(Provided passage)
On either side of the ORF, untranslated regions (UTRs) are present and fold into complex stem-loop structures required for replication. The 5’ UTR consists of 109 nucleotides and the 3’ UTR consists of 366 nucleotides. Comparing MODV to 20 other flaviviruses, several regions with high sequence similarity appeared. The regions corresponded to functionally important domains and conserved sites for proteolytic cleavage by viral and cellular proteases.

=== Assembly and release ===
The rough endoplasmic reticulum is believed to be the site of viral assembly. Following genome replication, the newly synthesized RNA interacts with the capsid and buds into the ER lumen along with immature prM and E proteins which undergo maturation in the Golgi and endosomes. For instance, the prM protein is cleaved by furin or a furin-like cellular protease to generate mature virions. The virion moves through the cytoplasm until it is released from the cell via exocytosis.

(Raw data)
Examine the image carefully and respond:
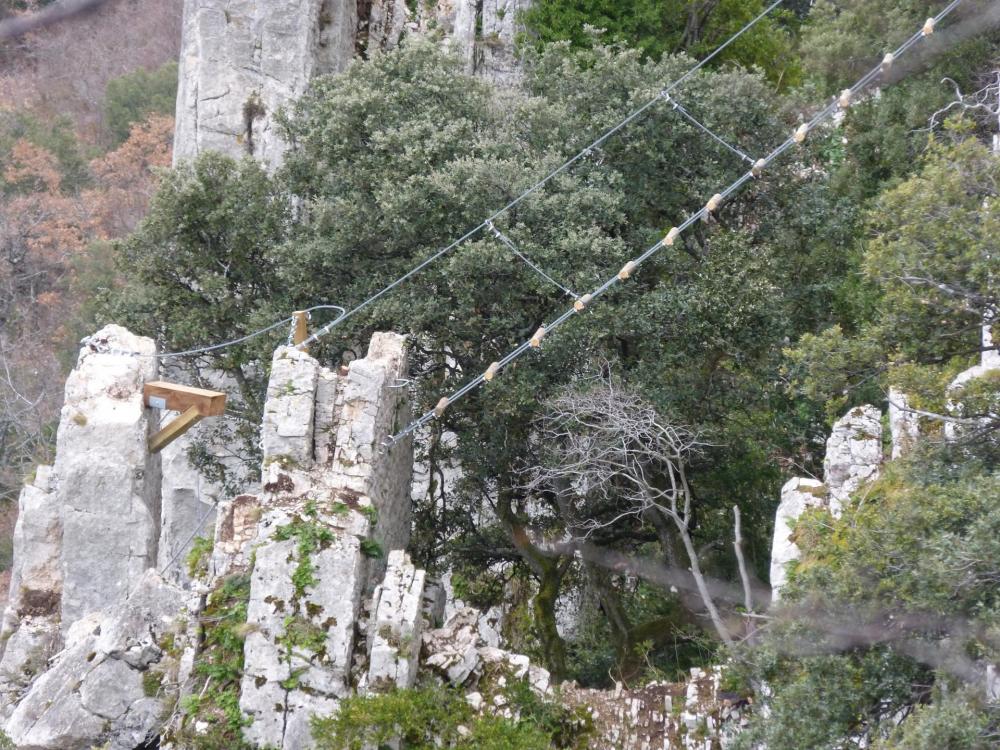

(Assignment) Copy everything from "On either side" down to "and cellular proteases." in the MODV passage, word for word.

(Solution to this task)
On either side of the ORF, untranslated regions (UTRs) are present and fold into complex stem-loop structures required for replication. The 5’ UTR consists of 109 nucleotides and the 3’ UTR consists of 366 nucleotides. Comparing MODV to 20 other flaviviruses, several regions with high sequence similarity appeared. The regions corresponded to functionally important domains and conserved sites for proteolytic cleavage by viral and cellular proteases.